** Set exercise **
Please write out exactly the lines that begin at the line containing "How far out" and run to the end of the records.

** Information given **
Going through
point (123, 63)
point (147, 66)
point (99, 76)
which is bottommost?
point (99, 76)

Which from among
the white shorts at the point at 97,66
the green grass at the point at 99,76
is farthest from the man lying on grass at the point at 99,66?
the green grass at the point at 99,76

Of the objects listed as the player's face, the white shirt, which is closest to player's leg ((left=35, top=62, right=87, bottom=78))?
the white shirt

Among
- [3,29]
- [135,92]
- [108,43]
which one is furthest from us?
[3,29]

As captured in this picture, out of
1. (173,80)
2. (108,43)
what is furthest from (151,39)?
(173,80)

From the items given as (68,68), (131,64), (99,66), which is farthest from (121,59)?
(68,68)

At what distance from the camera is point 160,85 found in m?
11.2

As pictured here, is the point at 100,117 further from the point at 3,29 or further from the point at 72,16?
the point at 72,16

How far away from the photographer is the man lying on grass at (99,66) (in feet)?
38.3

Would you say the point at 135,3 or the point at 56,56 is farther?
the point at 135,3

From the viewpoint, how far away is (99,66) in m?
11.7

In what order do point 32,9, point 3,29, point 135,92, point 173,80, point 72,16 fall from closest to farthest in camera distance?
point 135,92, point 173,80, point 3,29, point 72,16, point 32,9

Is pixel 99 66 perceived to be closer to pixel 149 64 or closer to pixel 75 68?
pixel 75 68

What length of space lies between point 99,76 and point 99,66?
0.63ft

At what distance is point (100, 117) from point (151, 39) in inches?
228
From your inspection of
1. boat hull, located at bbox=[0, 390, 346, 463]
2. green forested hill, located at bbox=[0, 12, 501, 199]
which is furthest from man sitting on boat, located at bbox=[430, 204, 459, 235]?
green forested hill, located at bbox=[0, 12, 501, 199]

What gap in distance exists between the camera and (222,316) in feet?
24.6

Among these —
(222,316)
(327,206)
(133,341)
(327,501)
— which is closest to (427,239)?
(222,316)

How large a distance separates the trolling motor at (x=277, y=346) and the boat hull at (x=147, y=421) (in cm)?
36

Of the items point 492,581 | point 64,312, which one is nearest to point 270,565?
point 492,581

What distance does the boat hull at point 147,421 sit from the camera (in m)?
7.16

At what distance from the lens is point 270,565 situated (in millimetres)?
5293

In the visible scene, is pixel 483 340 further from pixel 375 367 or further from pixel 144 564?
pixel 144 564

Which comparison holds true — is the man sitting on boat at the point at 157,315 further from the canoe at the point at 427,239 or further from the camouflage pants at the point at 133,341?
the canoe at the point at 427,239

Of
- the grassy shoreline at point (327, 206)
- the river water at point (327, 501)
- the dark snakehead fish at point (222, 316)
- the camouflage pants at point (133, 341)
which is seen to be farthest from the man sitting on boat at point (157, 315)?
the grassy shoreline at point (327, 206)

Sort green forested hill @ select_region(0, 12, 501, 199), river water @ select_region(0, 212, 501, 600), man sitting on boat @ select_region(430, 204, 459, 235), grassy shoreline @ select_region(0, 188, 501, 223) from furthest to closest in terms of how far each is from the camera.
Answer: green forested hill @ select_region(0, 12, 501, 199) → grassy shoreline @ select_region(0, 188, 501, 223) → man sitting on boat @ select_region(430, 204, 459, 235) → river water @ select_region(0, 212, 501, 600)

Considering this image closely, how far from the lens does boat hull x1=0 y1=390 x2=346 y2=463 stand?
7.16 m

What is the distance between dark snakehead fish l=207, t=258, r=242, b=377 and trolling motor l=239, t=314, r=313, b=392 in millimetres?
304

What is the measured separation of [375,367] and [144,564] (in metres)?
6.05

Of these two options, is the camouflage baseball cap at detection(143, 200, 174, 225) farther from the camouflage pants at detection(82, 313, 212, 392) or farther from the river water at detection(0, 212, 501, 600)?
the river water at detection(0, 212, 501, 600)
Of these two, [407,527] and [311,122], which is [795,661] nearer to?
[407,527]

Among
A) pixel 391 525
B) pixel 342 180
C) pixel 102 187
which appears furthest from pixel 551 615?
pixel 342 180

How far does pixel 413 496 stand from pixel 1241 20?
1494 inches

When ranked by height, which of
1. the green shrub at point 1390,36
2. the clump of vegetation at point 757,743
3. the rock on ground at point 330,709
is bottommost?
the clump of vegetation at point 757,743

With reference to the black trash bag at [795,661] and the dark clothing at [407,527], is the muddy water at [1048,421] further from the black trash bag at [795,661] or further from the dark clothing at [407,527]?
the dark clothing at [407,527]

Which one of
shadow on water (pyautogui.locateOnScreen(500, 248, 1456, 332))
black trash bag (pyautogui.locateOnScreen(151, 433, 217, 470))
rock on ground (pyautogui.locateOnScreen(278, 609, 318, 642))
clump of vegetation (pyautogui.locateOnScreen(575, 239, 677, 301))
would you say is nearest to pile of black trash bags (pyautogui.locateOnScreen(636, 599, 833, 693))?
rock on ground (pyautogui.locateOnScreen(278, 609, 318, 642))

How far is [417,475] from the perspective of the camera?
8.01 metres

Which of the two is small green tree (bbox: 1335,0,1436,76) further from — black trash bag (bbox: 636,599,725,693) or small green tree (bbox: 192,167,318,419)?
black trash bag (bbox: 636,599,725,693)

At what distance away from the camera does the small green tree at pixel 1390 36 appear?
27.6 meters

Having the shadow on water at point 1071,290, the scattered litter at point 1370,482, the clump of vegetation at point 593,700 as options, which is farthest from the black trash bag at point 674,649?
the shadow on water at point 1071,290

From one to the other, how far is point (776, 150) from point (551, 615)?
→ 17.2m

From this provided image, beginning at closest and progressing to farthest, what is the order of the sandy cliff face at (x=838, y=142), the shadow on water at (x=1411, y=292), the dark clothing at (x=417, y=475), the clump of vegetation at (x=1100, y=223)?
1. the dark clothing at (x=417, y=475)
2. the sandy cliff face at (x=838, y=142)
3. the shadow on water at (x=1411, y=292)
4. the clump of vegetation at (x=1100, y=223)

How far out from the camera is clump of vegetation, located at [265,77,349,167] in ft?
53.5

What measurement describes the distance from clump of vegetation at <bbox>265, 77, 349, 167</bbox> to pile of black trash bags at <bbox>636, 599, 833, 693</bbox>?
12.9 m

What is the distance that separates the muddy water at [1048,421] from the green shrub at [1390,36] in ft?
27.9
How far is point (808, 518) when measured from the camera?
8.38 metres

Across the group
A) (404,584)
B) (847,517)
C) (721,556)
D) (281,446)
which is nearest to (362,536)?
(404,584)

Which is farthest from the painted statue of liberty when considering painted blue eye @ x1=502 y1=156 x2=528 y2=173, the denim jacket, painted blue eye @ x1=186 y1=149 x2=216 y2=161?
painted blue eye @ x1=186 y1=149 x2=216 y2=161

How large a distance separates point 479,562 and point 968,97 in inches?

** Response to this task **
How far out from the camera is clump of vegetation, located at [265,77,349,167] in ft?
53.5

What measurement describes the distance from clump of vegetation at <bbox>265, 77, 349, 167</bbox> to pile of black trash bags at <bbox>636, 599, 833, 693</bbox>?
12.9 m

What is the distance that separates the muddy water at [1048,421] from the green shrub at [1390,36] in ft?
27.9
How far is point (808, 518) when measured from the camera?
8.38 metres

Across the group
A) (404,584)
B) (847,517)
C) (721,556)
D) (281,446)
which is nearest to (362,536)?
(404,584)

Which is farthest from the painted statue of liberty when considering painted blue eye @ x1=502 y1=156 x2=528 y2=173, the denim jacket, painted blue eye @ x1=186 y1=149 x2=216 y2=161?
painted blue eye @ x1=186 y1=149 x2=216 y2=161

How large a distance separates point 479,562 and point 968,97 in inches?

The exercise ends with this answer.